The Free Youth group and the Student Union of Thailand ended their anti-government rally at the Democracy Monument on Bangkok's Ratchadamnoen road at about midnight on Saturday.
Tattep “Ford” Ruangprapaikitseree, secretary-general of the Free Youth group, and Juthathip Sirikan, chairwoman of the Student Union of Thailand, read a joint statement announcing the end of the rally at about midnight.
They cited safety concerns and the lack of facilities and public utilities to accommodate the large number of people who joined the rally as a reason for calling off the demonstration.
The rally, which began at about 5pm, drew about a thousand people and featured speeches and a performance by Rap Against Dictatorship. Organisers initially planned for the rally to continue overnight and end at 8am on Sunday with demonstrators singing the national anthem.
Mr Tattep said that ending the rally earlier than previously planned did not mean the demonstrators had yielded to the government, nor they had been pressured by the authorities to do so.

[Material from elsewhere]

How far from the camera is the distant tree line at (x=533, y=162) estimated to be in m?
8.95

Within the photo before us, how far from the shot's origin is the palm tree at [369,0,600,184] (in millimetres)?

He said the demonstrators had given the government two weeks to consider their three-point demand to immediately dissolve parliament, begin to rewrite the constitution and stop intimidating the people. If the government did not respond to the demand within two weeks, the group's movement would be intensified, Mr Tattep added.
After the end of the rally, Rangsiman Rome, a Move Forward Party MP and former student activist who attended the rally as an observer, offered to take the core leaders of the demonstration to their homes.
The rally ended peacefully. Nobody was detained or charged.